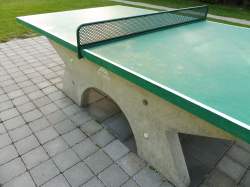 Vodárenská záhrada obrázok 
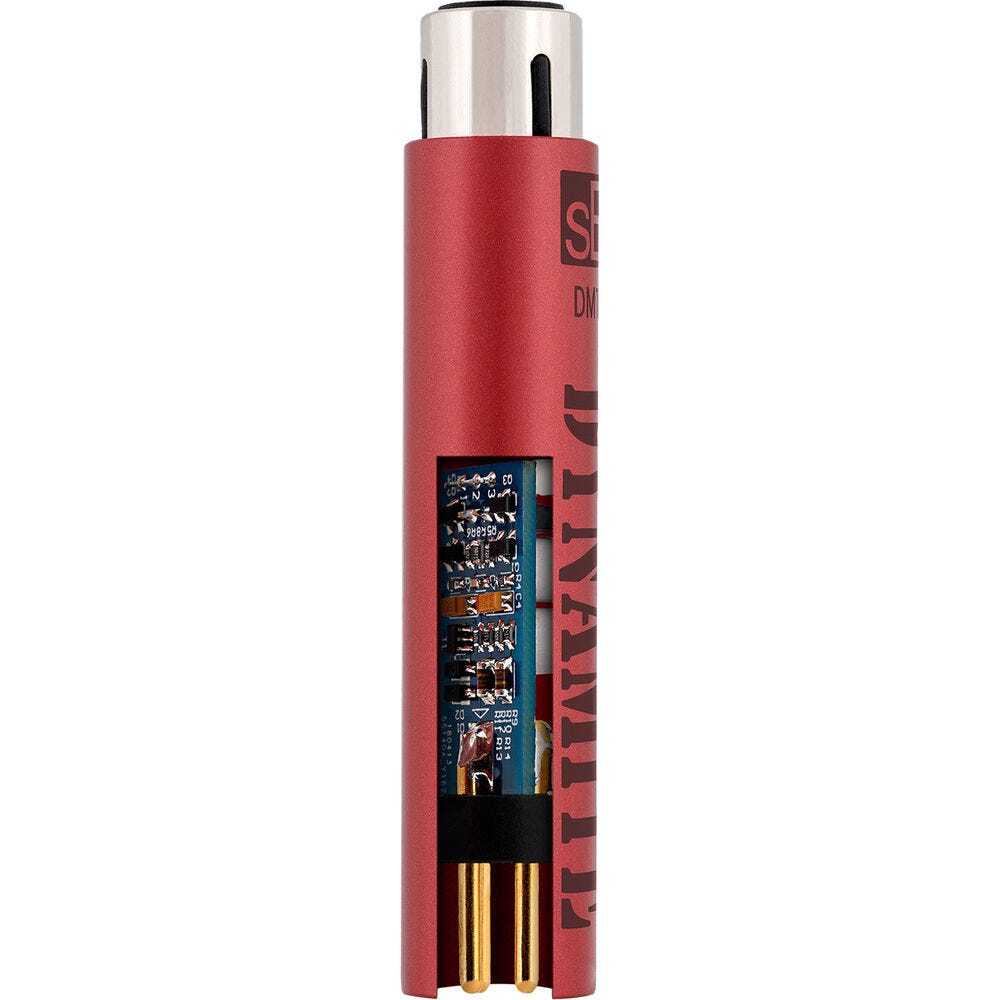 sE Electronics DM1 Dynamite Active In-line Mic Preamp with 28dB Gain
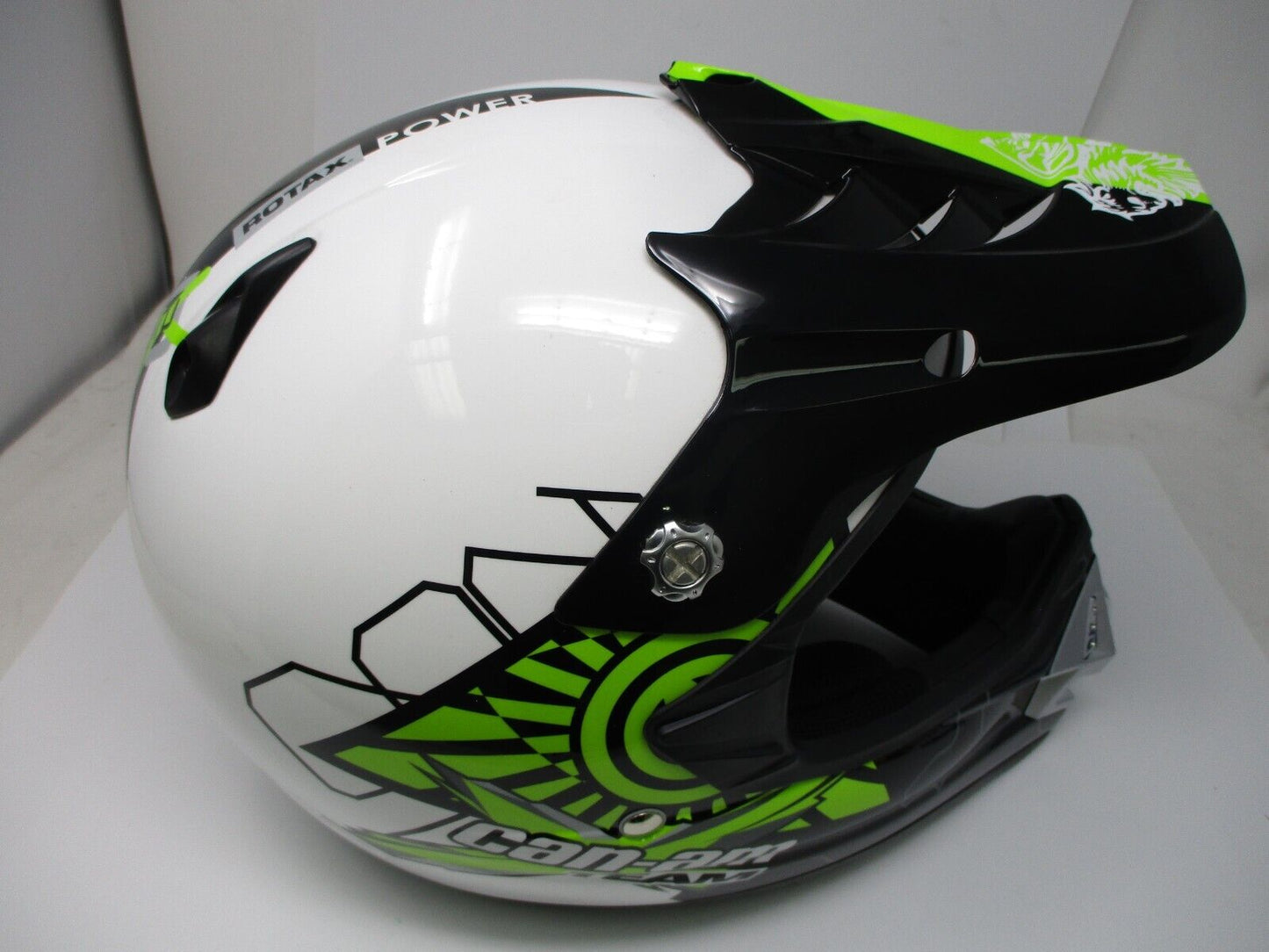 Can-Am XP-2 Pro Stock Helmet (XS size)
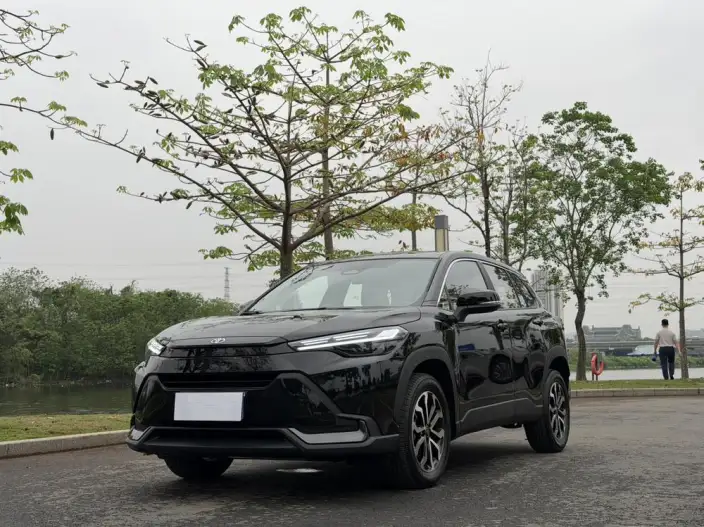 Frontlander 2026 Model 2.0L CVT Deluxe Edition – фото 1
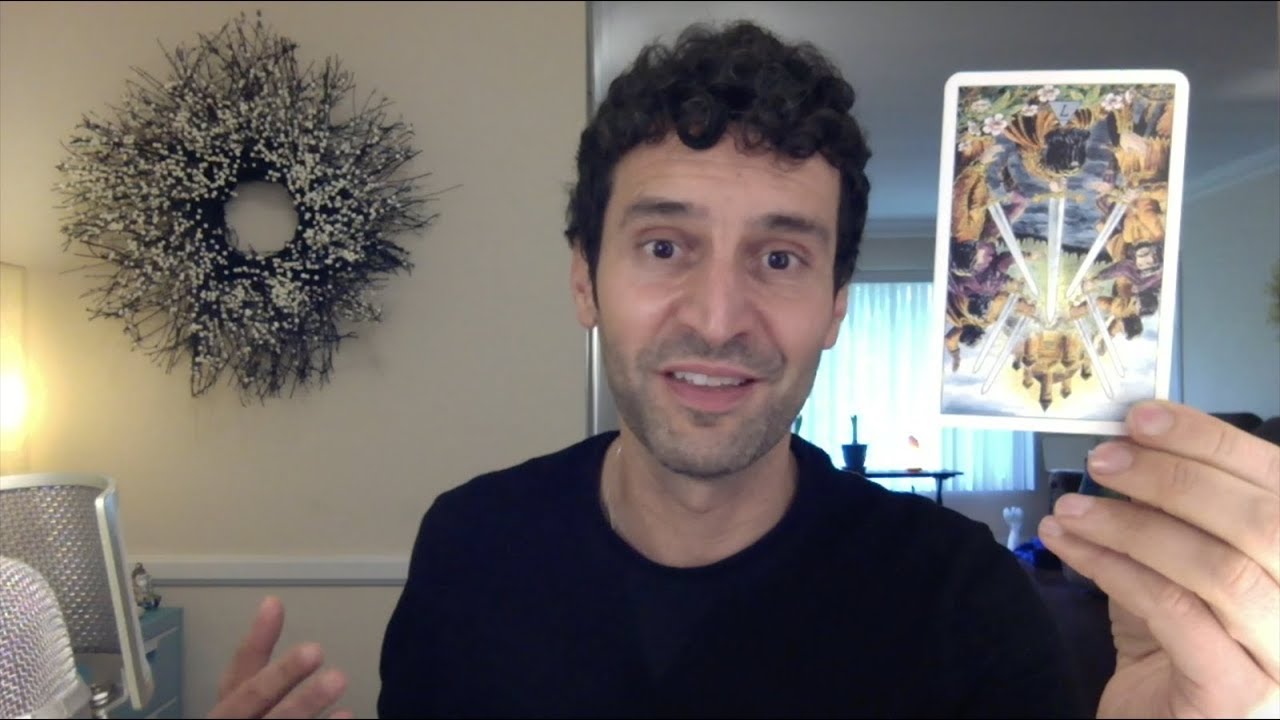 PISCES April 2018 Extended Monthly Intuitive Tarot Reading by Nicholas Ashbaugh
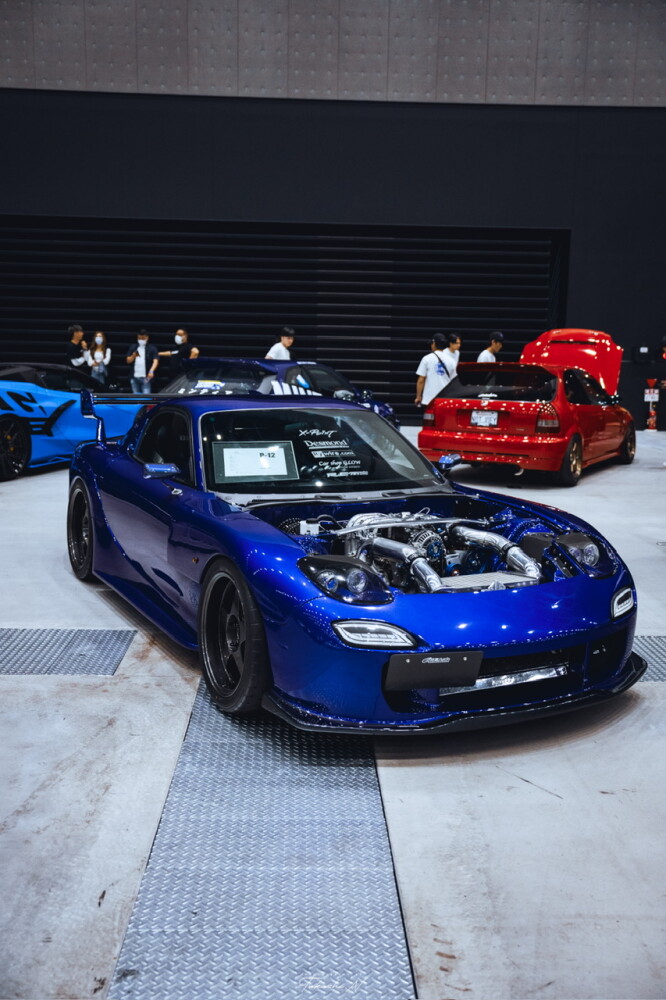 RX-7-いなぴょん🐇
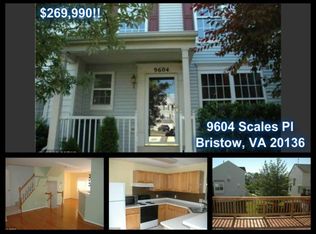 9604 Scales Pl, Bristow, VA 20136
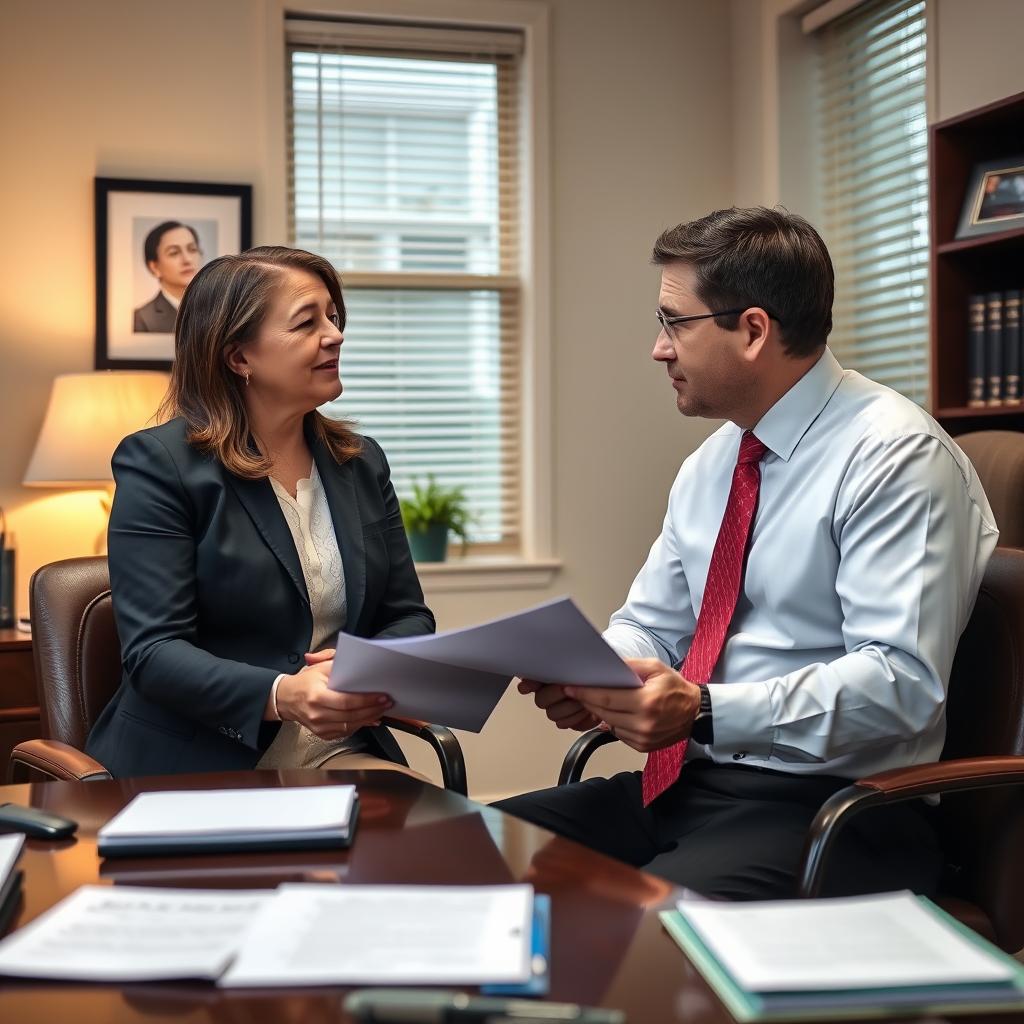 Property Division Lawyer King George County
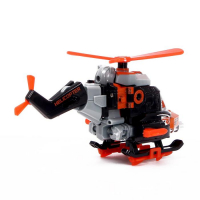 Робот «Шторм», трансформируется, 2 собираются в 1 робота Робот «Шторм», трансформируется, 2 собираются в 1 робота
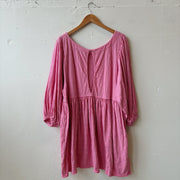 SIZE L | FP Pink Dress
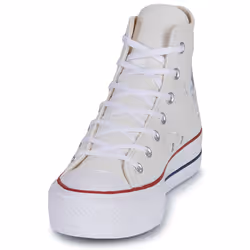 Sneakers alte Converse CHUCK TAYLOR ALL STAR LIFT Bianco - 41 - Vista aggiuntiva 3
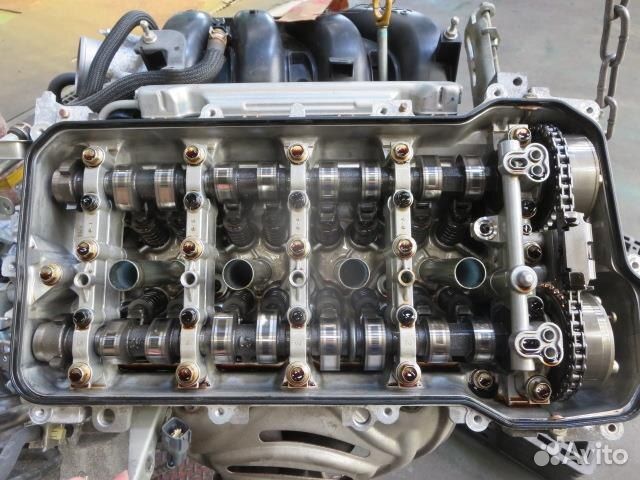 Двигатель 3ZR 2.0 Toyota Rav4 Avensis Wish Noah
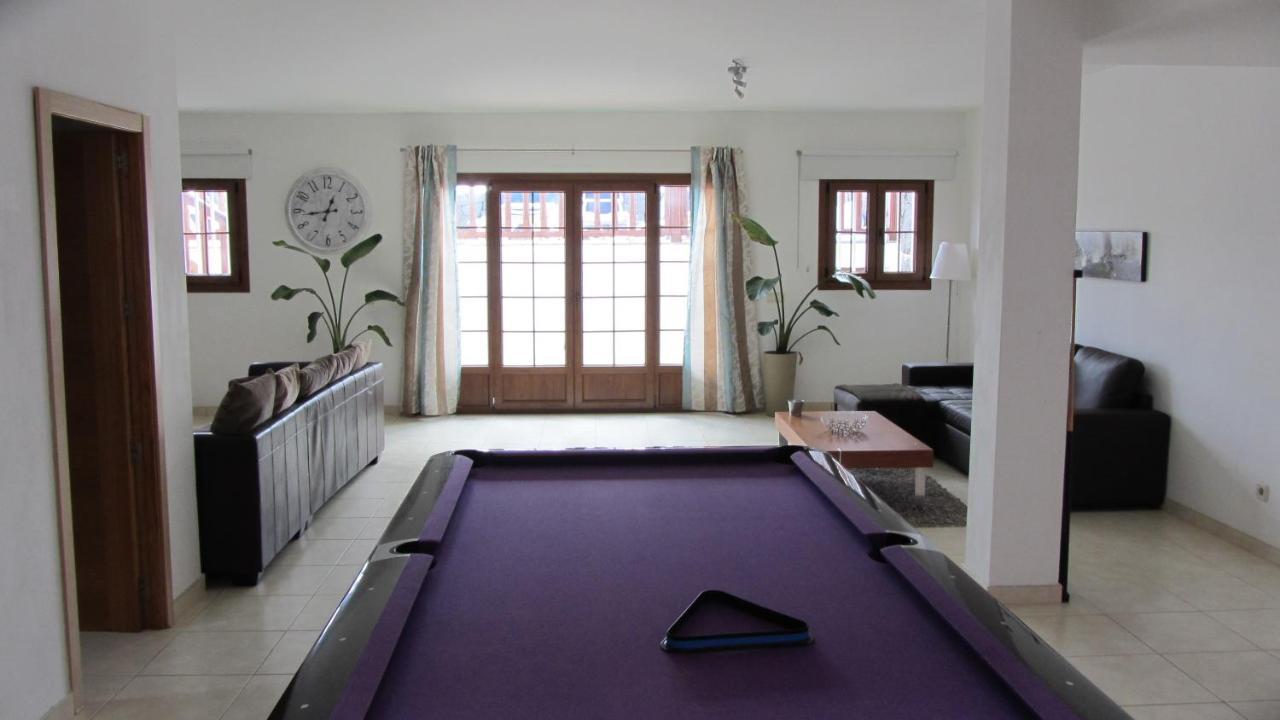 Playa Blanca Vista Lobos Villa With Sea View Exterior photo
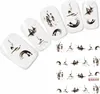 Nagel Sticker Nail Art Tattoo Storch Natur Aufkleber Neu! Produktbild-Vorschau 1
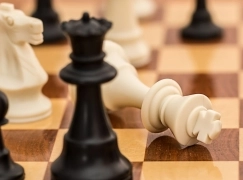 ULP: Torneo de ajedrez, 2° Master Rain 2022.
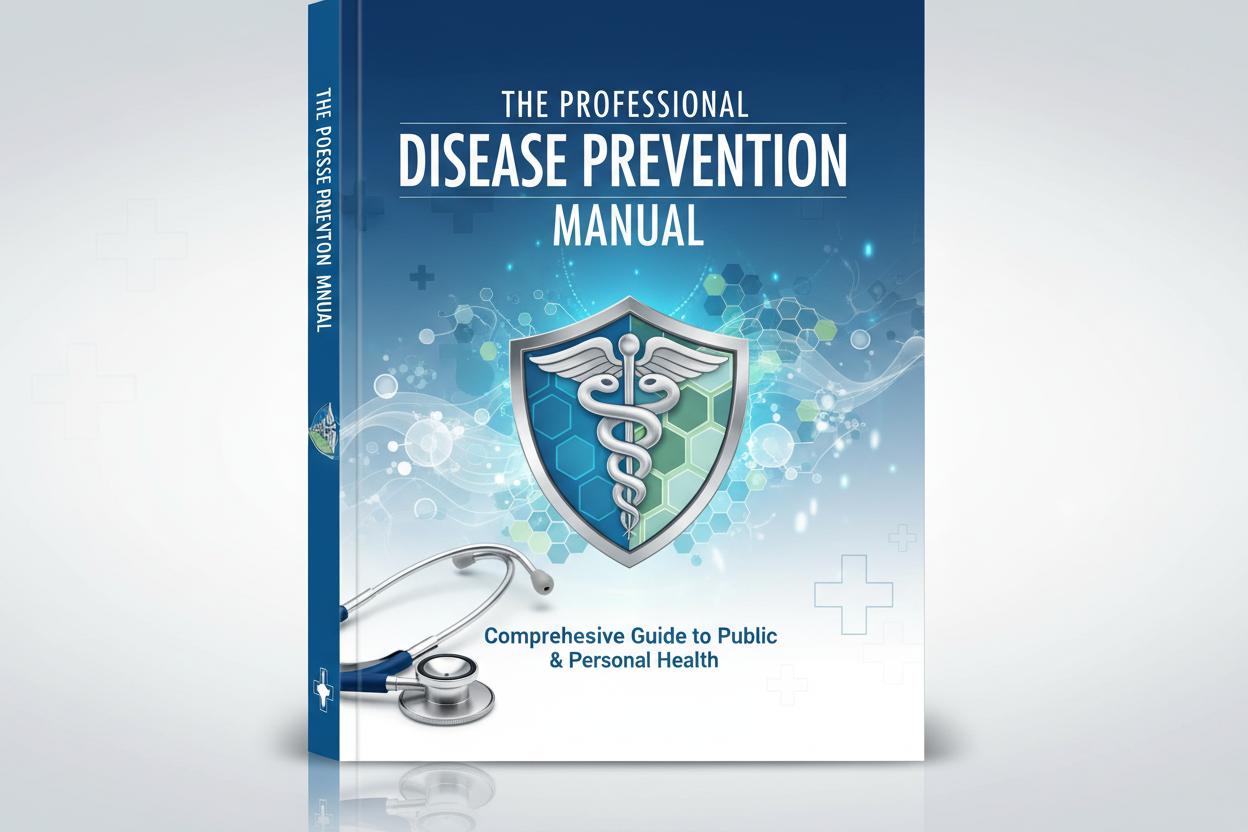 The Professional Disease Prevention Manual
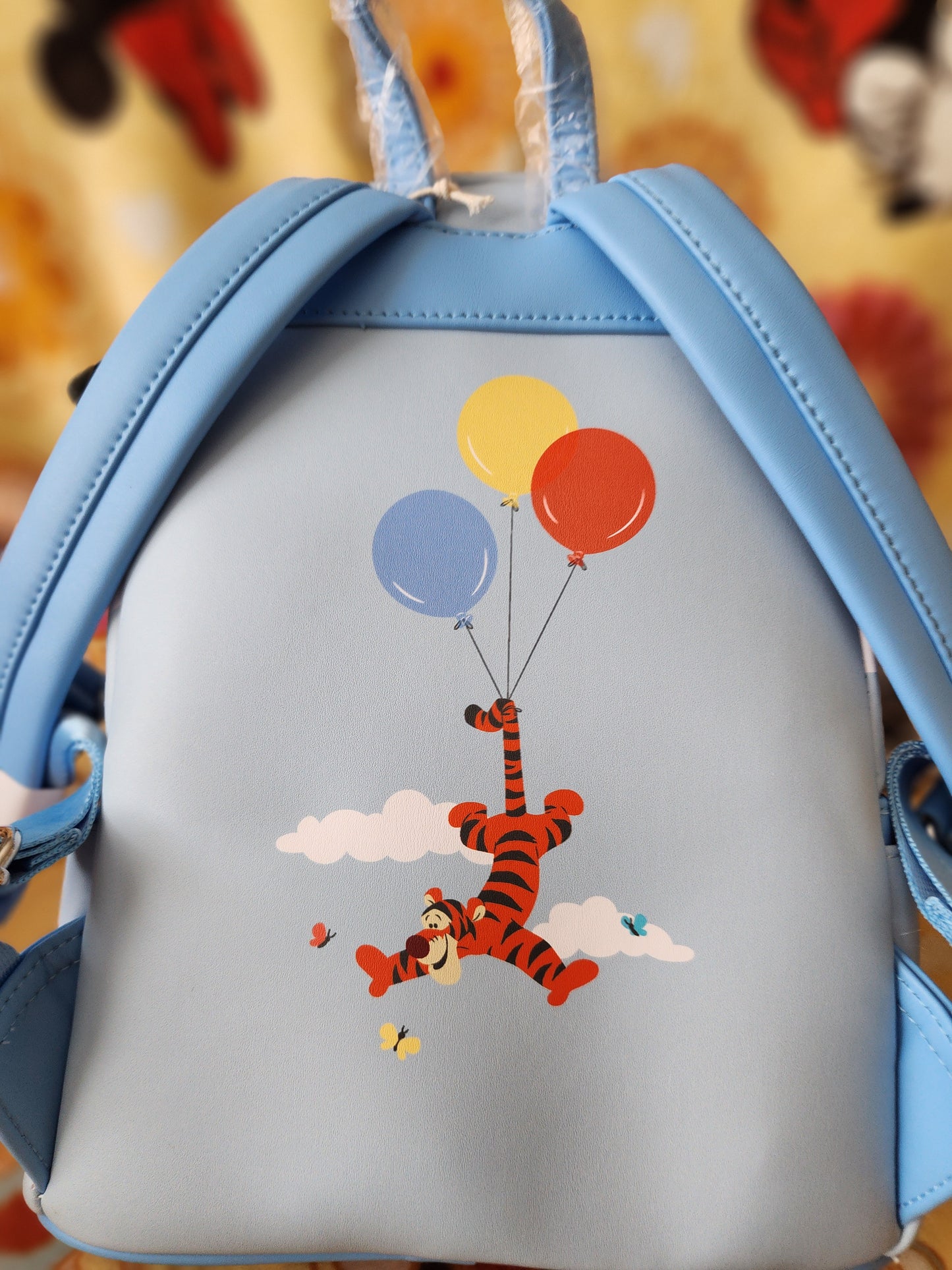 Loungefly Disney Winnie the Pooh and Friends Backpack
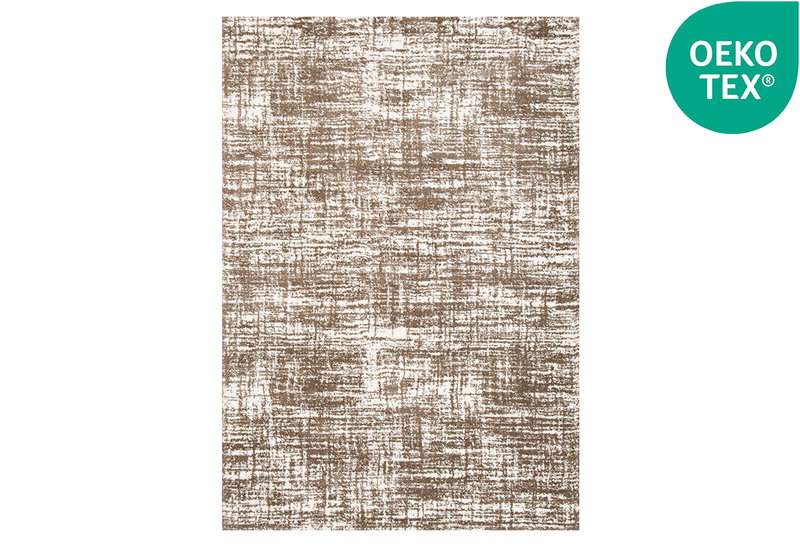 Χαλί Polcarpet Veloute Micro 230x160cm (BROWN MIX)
■ ■ ■ ■ ■ ■ ■
• **WHAT TO DO**
Exactly as they appear, repeat the lines from the one containing "Loungefly Disney Winnie" through the last line of the entries, counting both ends. Pictures stay out.

• **ANSWER AREA**
 Loungefly Disney Winnie the Pooh and Friends Backpack
 Χαλί Polcarpet Veloute Micro 230x160cm (BROWN MIX)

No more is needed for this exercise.